Pour assurer sa défense, la Ville a fait appel au printemps 2017 à un avocat parisien, Rémi-Pierre Drai, également avocat du parti Les Républicains. Après la révélation par Marsactu puis le Canard enchaîné de l’enquête sur le Samu social, le maire Jean-Claude Gaudin s’est présenté comme victime d’agents indélicats, affirmant en mai dans un communiqué avoir « décidé de déposer plainte et de se constituer partie civile dans cette affaire ». Selon son avocat, la municipalité LR a subi un « préjudice financier et moral ». Cette stratégie de communication est en partie mensongère : si une plainte a bien été déposée le 19 mai 2017, il est par ailleurs impossible de se constituer partie civile dans le cadre d’une enquête préliminaire. Cela n’est possible que devant des juges d’instruction, si une information judiciaire est ouverte, ou lors du procès.

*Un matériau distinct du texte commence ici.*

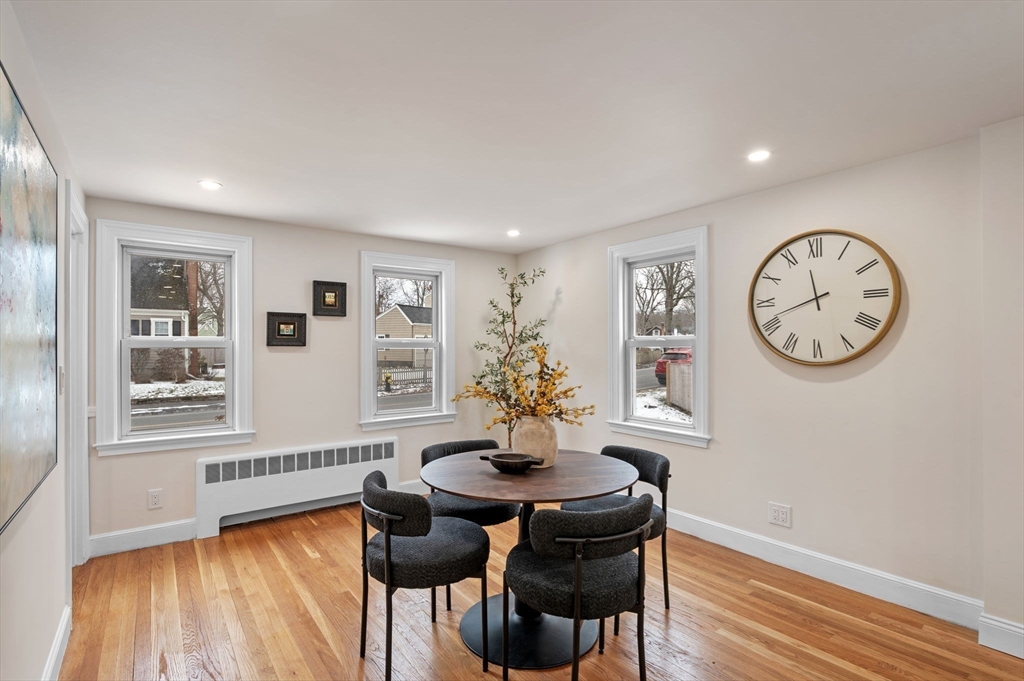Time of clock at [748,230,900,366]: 11:41
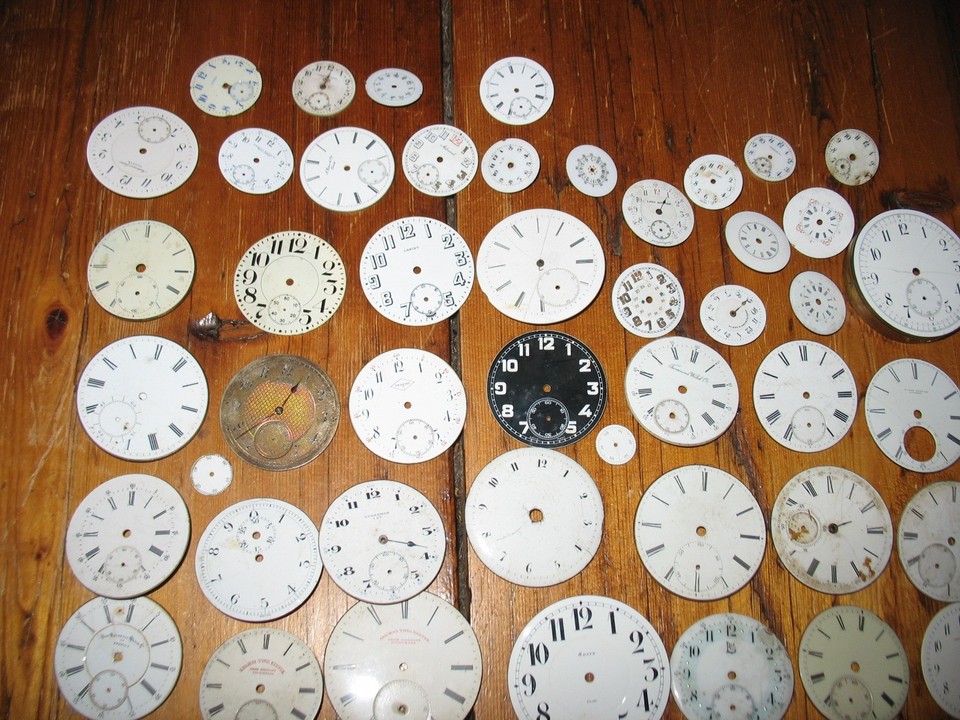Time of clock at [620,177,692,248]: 1:05
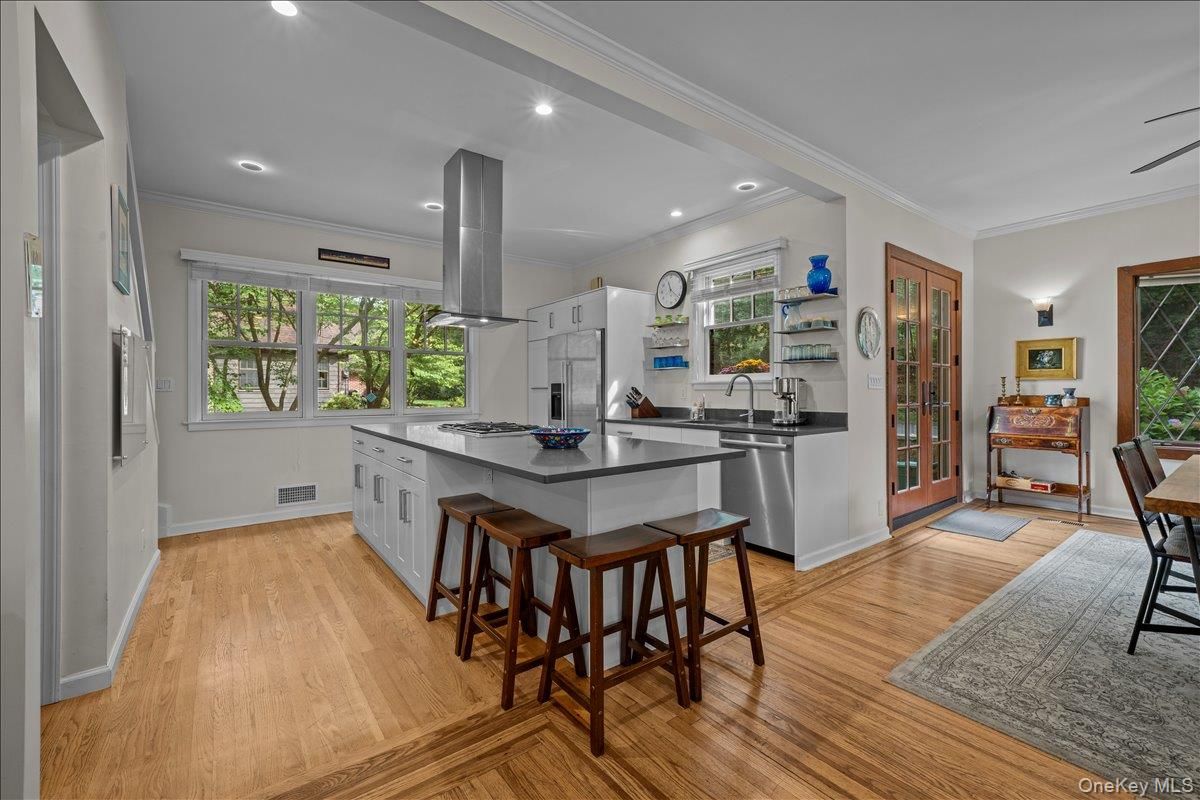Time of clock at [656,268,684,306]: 11:21
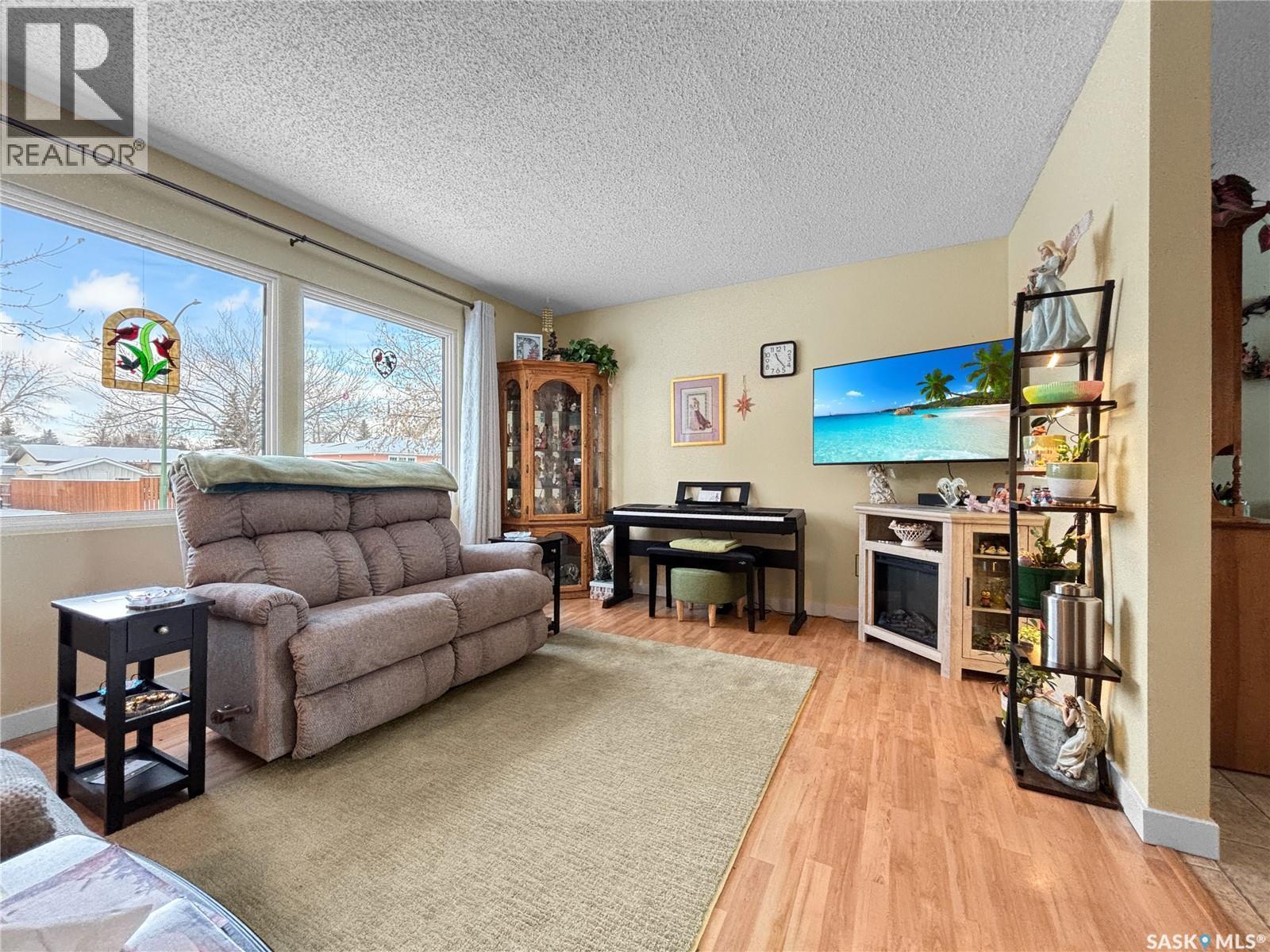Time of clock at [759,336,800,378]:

« Ça leur permet d’apparaître du bon côté, comme la victime, et éventuellement d’espérer avoir accès au dossier dans la période du contradictoire », décrypte un magistrat. Car en fin d’enquête préliminaire, le procureur de la République remet une copie de la procédure aux suspects qu’il entend poursuivre ainsi qu’aux éventuelles victimes ayant déposé plainte. C’est la phase du contradictoire. Les parties peuvent formuler des observations et des demandes d’actes.

Rémi-Pierre Drai insiste sur « le côté salvateur de cette enquête qui permet de remettre les dossiers dans l’ordre ». « Il y a une ferme volonté de la Ville de Marseille de faire en sorte que tout soit parfaitement légal, déclaré et égalitaire entre les agents, sans passe-droit », martèle l’avocat. Mais pourquoi a-t-il fallu attendre une enquête judiciaire pour que l’équipe de Jean-Claude Gaudin, au pouvoir depuis 1995, se décide à mettre de l’ordre dans ses services ?

Louise Fessard (Mediapart) et Benoît Gilles (Marsactu)

Actualisation : Cet article a été modifié le 24 avril 2018 pour corriger une erreur, suite à un article de La Provence confirmant l’existence d’une plainte. Contrairement à ce que nous écrivions et ce que nous avait alors indiqué son avocat Rémi-Pierre Drai, la Ville de Marseille a bien déposé plainte le 19 mai 2017 auprès du procureur de la République de Marseille dans le cadre de l’enquête ouverte pour faux, usage de faux et détournements de fonds publics. Ce dépôt de plainte nous a été confirmé le 24 avril par ce même avocat et une source judiciaire.

Dans ce courrier, Jean-Claude Gaudin, le maire (LR) de Marseille, s’est également constitué partie civile au nom de la Ville. Comme nous l’avions déjà indiqué, cet acte n’a pas de réalité juridique. Il est impossible de se constituer partie civile dans le cadre d’une enquête préliminaire. Cela n’est possible que devant des juges d’instruction, si une information judiciaire est ouverte, ou lors du procès. Nous présentons aux abonnés de Marsactu et Mediapart nos excuses pour cette erreur.